Hubbard Middle School opening finishes campus


By Danny Restivo

drestivo@vindy.com

HUBBARD

This year marks the first time Hubbard science teachers won’t have to worry about a nauseated student who just peeled back the skin of a frog to look inside.

“Personally, I think some of the students would rather cut open a real frog, but it’s still going to work,” said Helene Jordan, a seventh- and eighth-grade science teacher at Hubbard Middle School. For 27 years, she has taught amphibian biology through hands-on dissection.

Now, when Jordan teaches students about biology, they won’t have to pierce through skin with a knife. Instead, she will use a smart board to teach dissection and thereby lessen chances of a grotesque experience for students.

The touch-screen technology will be at the front of every classroom in the new Hubbard Middle School, which opens Monday.

The new school is nestled between the adjoining elementary and high schools, which opened in 2011 and 2010, respectively. Its opening culminates a $56 million project funded partly by the Ohio Department of Education’s School Facilities Commission.

The schools, which will educate all of the district’s 2,100 students, received 68 percent of funding from the commission, and the district covered the remaining costs through the issuance of 27-year bonds in 2006. Middle school Principal Phil Latessa said without the community covering the remaining 32 percent, the 298,000-square-foot facility and its amenities would not be possible.

“This whole campus is a keystone of the community,” he said. “The people of Hubbard made this happen.”

With students in kindergarten through grade 12, high school Principal Ron Garret said the new campus will be a location for many events.

“This school will be full of athletic and academic activities year-round,” he said.

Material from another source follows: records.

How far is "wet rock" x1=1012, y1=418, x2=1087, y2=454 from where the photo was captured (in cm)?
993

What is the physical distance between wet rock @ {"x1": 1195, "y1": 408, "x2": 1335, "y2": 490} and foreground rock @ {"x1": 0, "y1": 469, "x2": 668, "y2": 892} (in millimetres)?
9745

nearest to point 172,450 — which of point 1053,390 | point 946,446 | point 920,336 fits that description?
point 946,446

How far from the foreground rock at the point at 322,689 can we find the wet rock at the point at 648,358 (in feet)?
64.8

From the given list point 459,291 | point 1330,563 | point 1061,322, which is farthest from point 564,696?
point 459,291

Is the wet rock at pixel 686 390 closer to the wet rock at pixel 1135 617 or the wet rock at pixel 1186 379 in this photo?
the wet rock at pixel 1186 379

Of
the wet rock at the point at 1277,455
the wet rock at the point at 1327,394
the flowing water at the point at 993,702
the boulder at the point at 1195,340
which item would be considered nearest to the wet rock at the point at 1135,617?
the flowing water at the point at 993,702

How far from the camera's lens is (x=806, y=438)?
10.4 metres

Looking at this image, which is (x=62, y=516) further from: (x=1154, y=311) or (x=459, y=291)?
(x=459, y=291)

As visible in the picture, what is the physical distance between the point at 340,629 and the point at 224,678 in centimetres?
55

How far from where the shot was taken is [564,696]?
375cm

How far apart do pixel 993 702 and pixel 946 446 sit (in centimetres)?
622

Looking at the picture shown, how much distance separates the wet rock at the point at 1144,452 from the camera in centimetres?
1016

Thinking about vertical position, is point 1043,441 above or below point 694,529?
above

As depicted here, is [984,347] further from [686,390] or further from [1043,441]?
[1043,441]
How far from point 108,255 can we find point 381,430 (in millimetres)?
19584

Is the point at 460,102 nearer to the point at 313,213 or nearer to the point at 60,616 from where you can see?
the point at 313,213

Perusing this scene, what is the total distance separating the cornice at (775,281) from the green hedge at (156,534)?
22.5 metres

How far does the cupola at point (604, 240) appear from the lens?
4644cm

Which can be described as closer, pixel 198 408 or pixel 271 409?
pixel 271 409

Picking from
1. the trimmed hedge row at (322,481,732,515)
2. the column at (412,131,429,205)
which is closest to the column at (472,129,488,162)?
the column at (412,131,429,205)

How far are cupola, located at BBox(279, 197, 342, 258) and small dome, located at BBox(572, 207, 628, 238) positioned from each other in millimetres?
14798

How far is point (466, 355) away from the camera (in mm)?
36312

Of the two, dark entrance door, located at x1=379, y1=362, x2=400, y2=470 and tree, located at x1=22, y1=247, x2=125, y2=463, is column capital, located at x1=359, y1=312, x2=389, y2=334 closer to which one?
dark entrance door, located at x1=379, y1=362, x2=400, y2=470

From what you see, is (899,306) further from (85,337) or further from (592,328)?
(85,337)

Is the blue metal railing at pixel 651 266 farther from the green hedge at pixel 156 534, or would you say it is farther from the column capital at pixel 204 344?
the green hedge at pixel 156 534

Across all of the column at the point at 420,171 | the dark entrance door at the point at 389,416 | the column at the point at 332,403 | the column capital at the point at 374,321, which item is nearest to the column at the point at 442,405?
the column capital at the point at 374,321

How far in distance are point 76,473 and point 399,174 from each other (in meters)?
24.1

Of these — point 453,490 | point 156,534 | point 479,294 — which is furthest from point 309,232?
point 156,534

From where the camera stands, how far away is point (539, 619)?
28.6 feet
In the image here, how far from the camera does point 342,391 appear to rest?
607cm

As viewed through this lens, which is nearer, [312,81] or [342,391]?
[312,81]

When the tardy bell rings at 7:27 a.m. Monday, Hubbard Middle School students may notice climate-controlled rooms, a new cafeteria with two 60-inch flat-screen televisions that will post announcements and a voice filtration system that will amplify instructors’ voices when they’re teaching.

No matter what the technology is, Latessa believes teachers make learning possible.

“It all boils down to instruction,” he said. “We’ve just managed to expand the information pipeline with the added technology.”

Although the new technology means the end of blackboards and chalk at the school, Jordan is excited to teach her students about the wonders of science.

The self-described “technological novice” said she had to spend part of the summer learning the intricacies of the board so she could properly teach her students.

“I have to learn just like they do, but I love my job,” she said. “Or otherwise I wouldn’t be here.”